EXERCISE AIM:
While you copy the lines below, skip the pictures and keep the rest exact.

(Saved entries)

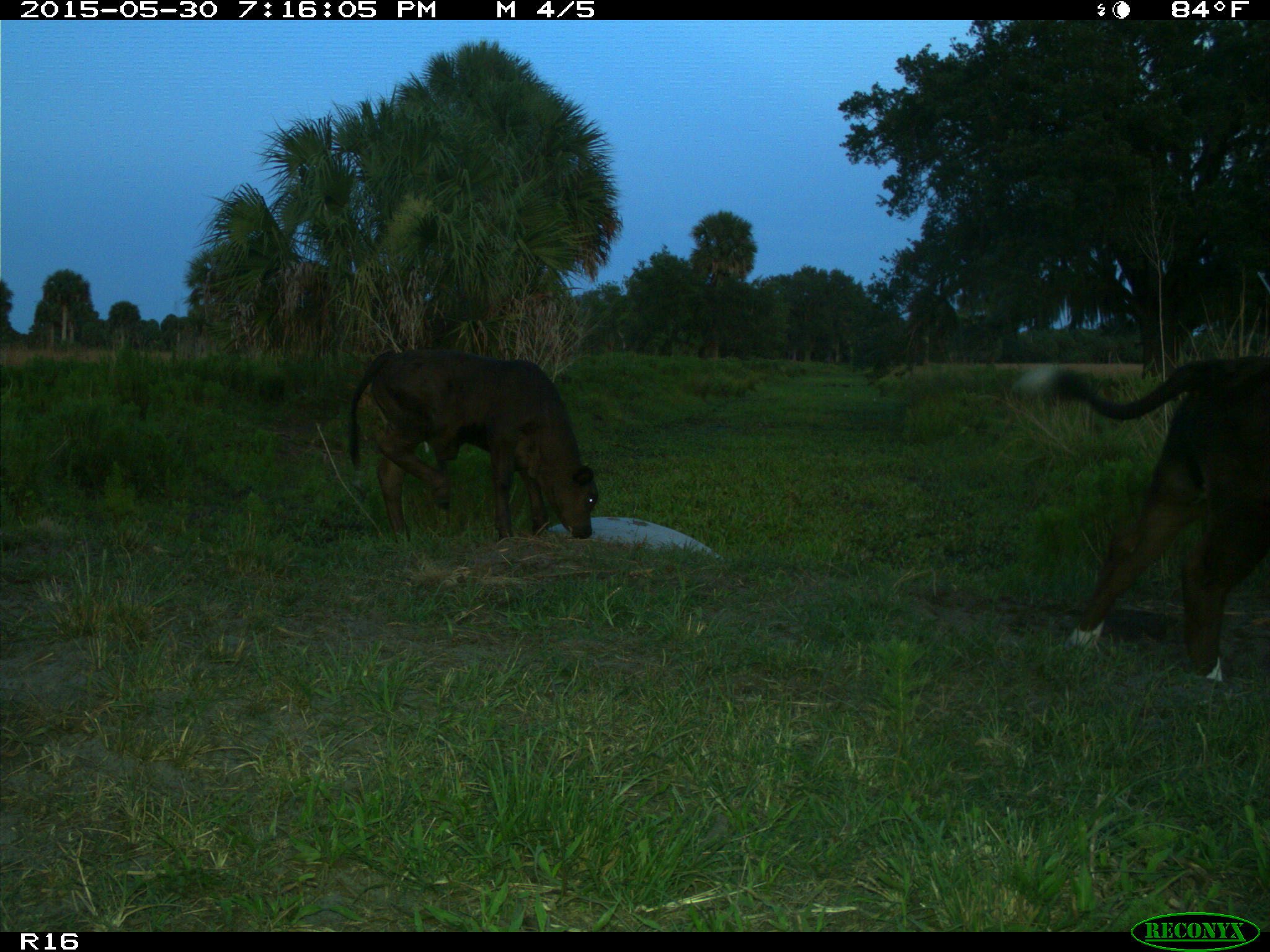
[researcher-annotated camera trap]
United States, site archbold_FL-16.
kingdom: Animalia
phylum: Chordata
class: Mammalia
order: Artiodactyla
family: Bovidae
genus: Bos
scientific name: Bos taurus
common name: domestic cow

EXERCISE ANSWER:
[researcher-annotated camera trap]
United States, site archbold_FL-16.
kingdom: Animalia
phylum: Chordata
class: Mammalia
order: Artiodactyla
family: Bovidae
genus: Bos
scientific name: Bos taurus
common name: domestic cow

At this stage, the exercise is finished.